I had just decided that when the traitorous fingers of my left hand relaxed and I was falling outward into the darkness, to land heavily on a rose bush and a bed of spiky flowers.
Then it was up on my feet as fast as I could, hobble around to the front of the house, and pause there to decide how to manage the next step. A Fiat stood out by the front entrance. My wishful thinking of keys in the ignition vanished quickly—I couldn't even open a car door. But standing by the front of the house in a metal rack was an old bicycle. I was on it in a second and off down the long drive, my knees coming up almost to my chin. The bike was meant for somebody a foot shorter, but I wasn't going to wait to raise the saddle. The house stood midway on a long hill, and I went swooping down dangerously fast, hugging the curb.
A police station was the logical place to go, but I was past logic. All I wanted to do was find a safe place to hide. That was the instinct to keep me going until I found my way to the Underground (Osterley Station, out near the end of the Piccadilly Line), heading back to my flat. Then I realized that wasn't a safe place any more. Instead I checked into a hotel in Knightsbridge, signed my name as Jan Dussek, went up to my room, and unravelled.
Some might call it shock—delayed terror sounds more accurate.
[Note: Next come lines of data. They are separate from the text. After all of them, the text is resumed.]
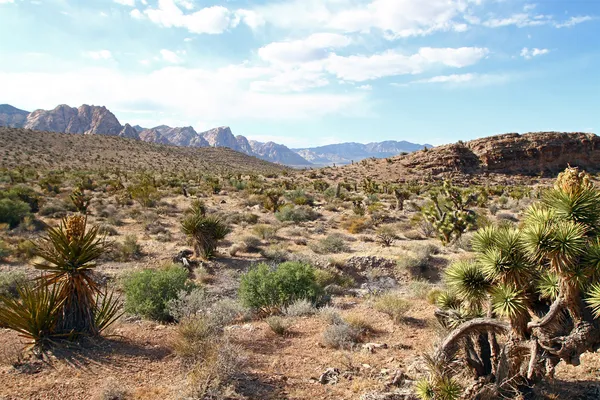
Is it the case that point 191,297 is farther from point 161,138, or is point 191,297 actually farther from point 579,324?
point 161,138

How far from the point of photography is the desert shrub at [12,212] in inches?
705

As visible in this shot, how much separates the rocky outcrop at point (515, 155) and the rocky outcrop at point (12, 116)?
171807mm

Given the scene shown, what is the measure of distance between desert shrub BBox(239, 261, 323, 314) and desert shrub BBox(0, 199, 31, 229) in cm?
1468

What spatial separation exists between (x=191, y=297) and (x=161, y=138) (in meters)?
207

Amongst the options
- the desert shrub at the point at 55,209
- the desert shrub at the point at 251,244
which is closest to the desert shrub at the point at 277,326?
the desert shrub at the point at 251,244

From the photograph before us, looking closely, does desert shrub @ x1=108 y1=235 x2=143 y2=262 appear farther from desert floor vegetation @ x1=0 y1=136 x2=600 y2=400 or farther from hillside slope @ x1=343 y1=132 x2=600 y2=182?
hillside slope @ x1=343 y1=132 x2=600 y2=182

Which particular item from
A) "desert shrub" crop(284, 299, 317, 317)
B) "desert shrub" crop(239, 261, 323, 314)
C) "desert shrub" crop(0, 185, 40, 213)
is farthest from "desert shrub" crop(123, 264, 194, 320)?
"desert shrub" crop(0, 185, 40, 213)

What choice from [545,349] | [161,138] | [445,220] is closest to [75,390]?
[545,349]

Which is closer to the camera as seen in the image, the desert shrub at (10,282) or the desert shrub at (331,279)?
the desert shrub at (10,282)

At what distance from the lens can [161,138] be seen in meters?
199

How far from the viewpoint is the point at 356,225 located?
20.6 metres

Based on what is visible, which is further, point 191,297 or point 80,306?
point 191,297

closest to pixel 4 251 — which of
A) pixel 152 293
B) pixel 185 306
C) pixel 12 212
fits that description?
pixel 12 212

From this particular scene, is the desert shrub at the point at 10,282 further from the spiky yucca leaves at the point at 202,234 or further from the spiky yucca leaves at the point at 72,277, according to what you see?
the spiky yucca leaves at the point at 202,234
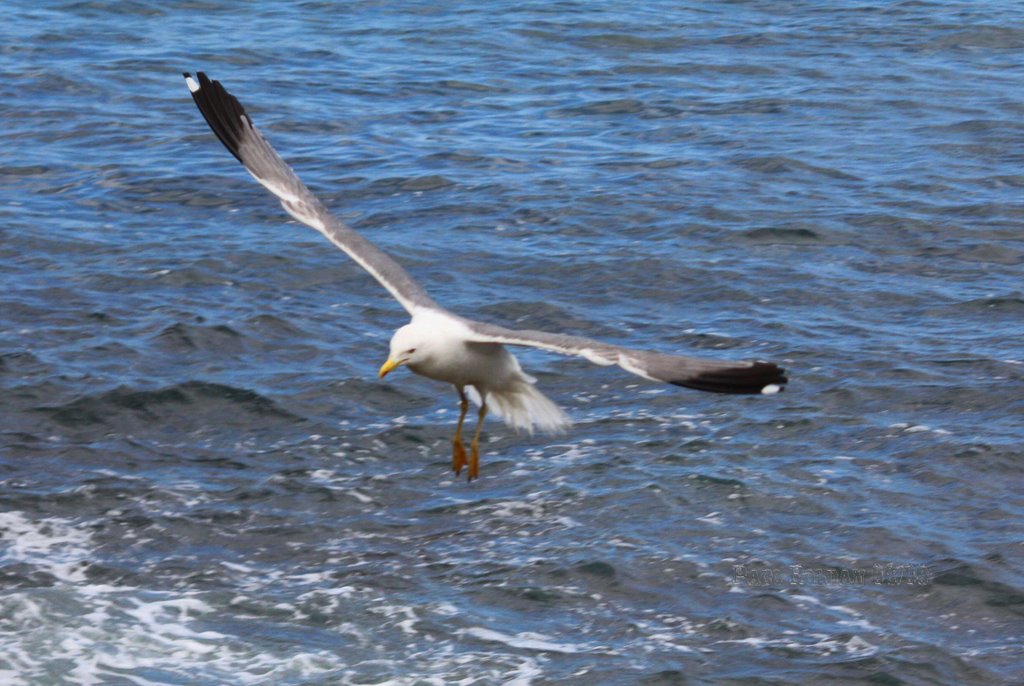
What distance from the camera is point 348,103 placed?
20062 millimetres

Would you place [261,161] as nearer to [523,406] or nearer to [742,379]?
[523,406]

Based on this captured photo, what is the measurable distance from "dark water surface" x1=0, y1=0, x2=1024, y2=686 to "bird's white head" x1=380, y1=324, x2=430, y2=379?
1.73 metres

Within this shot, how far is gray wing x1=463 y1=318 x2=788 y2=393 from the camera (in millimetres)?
7719

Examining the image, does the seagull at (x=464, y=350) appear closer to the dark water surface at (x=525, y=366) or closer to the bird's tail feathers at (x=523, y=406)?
the bird's tail feathers at (x=523, y=406)

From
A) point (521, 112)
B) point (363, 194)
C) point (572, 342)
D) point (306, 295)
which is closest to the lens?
point (572, 342)

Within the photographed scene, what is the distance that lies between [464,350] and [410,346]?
1.15ft

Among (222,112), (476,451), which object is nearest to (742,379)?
(476,451)

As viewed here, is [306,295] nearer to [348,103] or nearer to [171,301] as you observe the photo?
[171,301]

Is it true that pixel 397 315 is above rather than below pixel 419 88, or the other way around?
below

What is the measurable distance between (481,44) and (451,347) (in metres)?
14.3

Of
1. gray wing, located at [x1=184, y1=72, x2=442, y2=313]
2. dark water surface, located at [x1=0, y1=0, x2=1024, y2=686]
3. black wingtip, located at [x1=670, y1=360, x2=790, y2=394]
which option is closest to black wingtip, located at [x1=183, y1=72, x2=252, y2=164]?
gray wing, located at [x1=184, y1=72, x2=442, y2=313]

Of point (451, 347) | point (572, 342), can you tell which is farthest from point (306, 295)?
point (572, 342)

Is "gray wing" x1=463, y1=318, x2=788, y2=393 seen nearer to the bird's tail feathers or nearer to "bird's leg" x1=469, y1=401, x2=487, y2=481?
"bird's leg" x1=469, y1=401, x2=487, y2=481

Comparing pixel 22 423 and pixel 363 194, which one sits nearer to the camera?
pixel 22 423
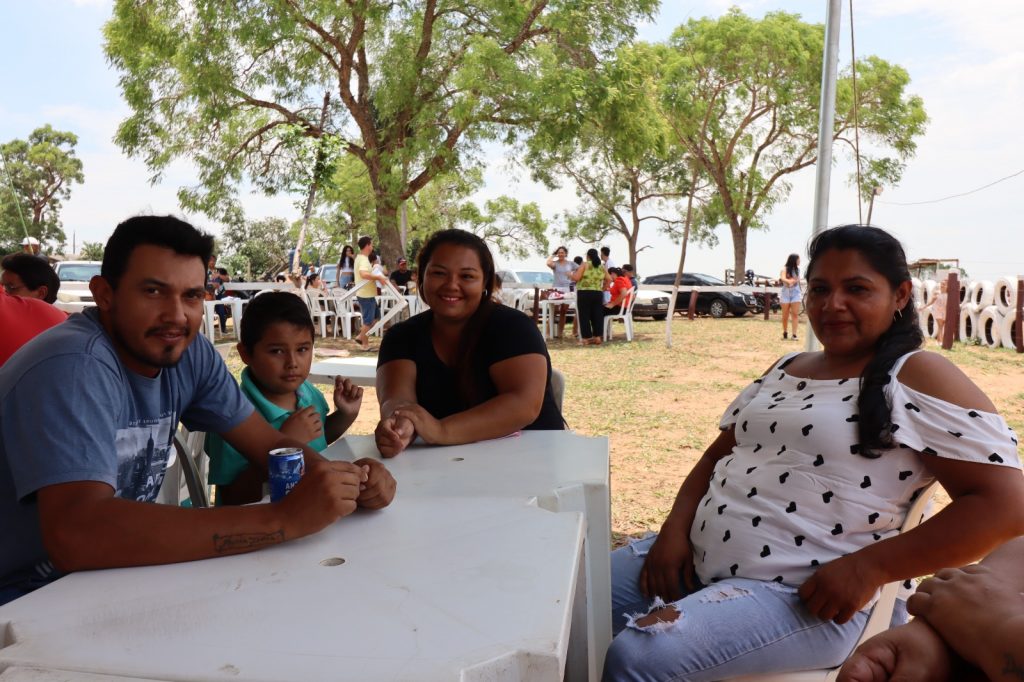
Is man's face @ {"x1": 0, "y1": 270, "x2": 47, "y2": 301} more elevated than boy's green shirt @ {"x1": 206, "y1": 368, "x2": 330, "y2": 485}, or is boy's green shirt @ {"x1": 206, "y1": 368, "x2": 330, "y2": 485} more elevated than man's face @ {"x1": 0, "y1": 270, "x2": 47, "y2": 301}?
man's face @ {"x1": 0, "y1": 270, "x2": 47, "y2": 301}

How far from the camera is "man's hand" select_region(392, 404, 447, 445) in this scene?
2209 mm

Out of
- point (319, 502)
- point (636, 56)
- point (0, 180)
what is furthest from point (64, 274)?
point (0, 180)

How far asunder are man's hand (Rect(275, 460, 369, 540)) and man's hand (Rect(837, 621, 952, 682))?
0.92 metres

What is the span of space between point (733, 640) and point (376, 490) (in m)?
0.81

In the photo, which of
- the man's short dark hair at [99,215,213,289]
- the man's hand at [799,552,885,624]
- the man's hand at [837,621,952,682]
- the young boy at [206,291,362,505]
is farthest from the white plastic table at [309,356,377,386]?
the man's hand at [837,621,952,682]

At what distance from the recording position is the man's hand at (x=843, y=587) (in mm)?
1631

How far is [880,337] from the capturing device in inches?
76.2

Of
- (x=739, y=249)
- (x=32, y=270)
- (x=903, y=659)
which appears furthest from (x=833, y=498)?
(x=739, y=249)

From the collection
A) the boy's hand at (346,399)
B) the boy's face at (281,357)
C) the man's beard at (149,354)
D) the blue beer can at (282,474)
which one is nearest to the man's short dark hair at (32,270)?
the boy's face at (281,357)

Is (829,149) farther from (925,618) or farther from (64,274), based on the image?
(64,274)

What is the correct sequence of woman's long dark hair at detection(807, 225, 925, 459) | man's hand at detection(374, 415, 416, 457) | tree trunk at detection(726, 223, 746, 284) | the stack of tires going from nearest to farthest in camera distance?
1. woman's long dark hair at detection(807, 225, 925, 459)
2. man's hand at detection(374, 415, 416, 457)
3. the stack of tires
4. tree trunk at detection(726, 223, 746, 284)

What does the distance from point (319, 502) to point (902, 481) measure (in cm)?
127

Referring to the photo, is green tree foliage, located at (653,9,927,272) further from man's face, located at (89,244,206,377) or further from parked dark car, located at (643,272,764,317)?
man's face, located at (89,244,206,377)

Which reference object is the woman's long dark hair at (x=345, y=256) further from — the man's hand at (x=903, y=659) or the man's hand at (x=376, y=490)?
the man's hand at (x=903, y=659)
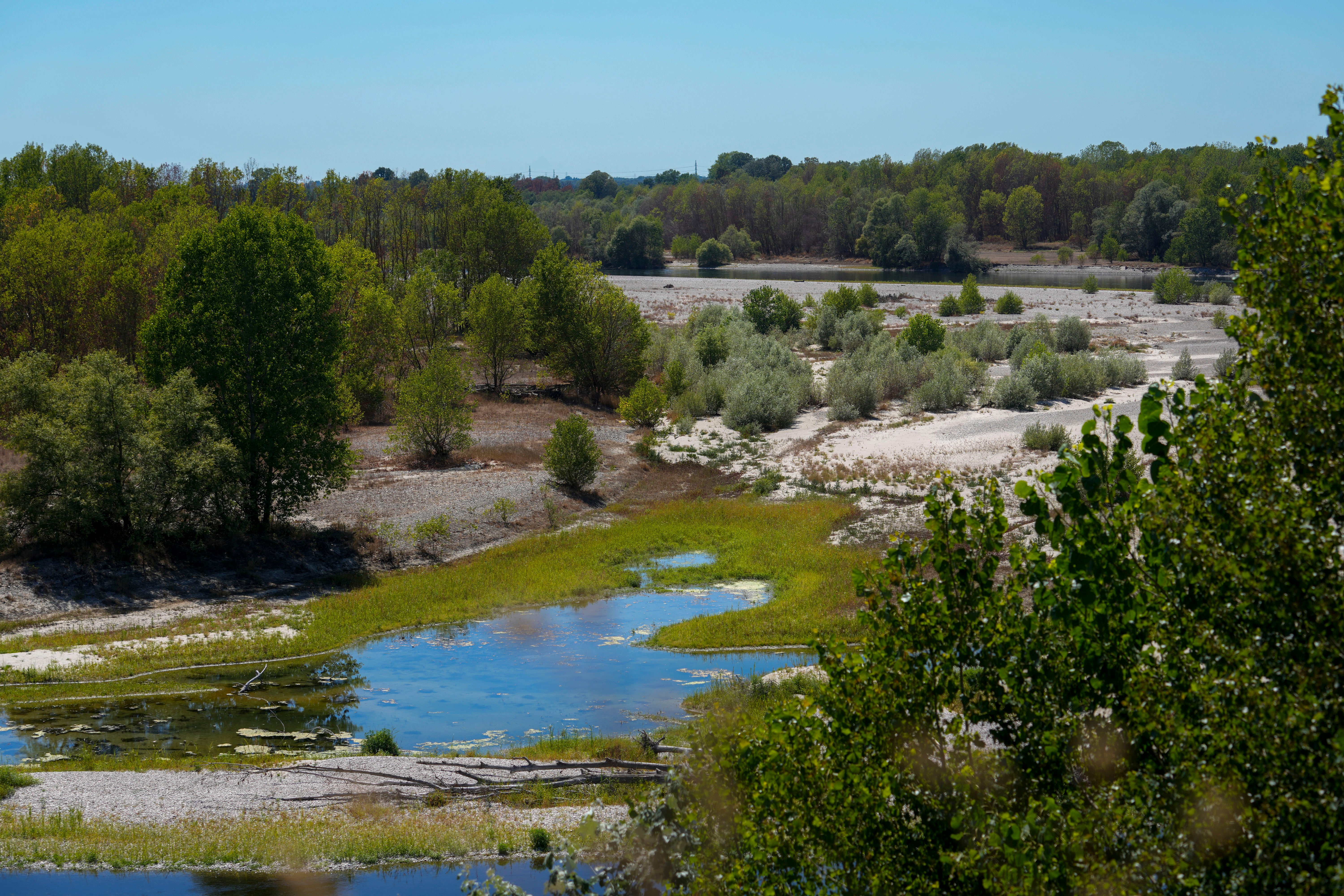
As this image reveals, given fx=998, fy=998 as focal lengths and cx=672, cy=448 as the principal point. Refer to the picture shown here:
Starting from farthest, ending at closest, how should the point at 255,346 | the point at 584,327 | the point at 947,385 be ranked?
the point at 584,327 → the point at 947,385 → the point at 255,346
But when I woke up it was nearly ten-thirty in the morning, and there were energetic sounds of cleaning coming from the corridor. I sat up groggily and took stock.
One jacket covering a cut and tattered shirt. One pair of trousers, smeared with mud and oil from the bicycle chain. Muddy shoes. A wallet containing about a hundred and twenty pounds. And a box of pills. With those assets I carried a strong desire to stay away from my flat. So what next? Only one hope left.
The call to Tess didn't start out well. I hadn't called her last night, as she had suggested in her note. Why not? She had stayed in and waited. . . . Her voice didn't have the warmth in it that I wanted to hear.
Well, I said . . .
I talked for at least five minutes, with an increasingly perplexed silence at the other end of the line.
"But where's the house?" she asked, when I ran out of steam. I could hear the unspoken comment that went with it:
Can you prove what you're saying?
"Near Osterley Tube Station."
"You could find it again?"
"I think so. But I'm damned if I'm going to try. Tess, those lot are dangerous. If I go back there, I'll want a police escort. And I'm not sure they'll believe me—you know what Sir Westcott will say."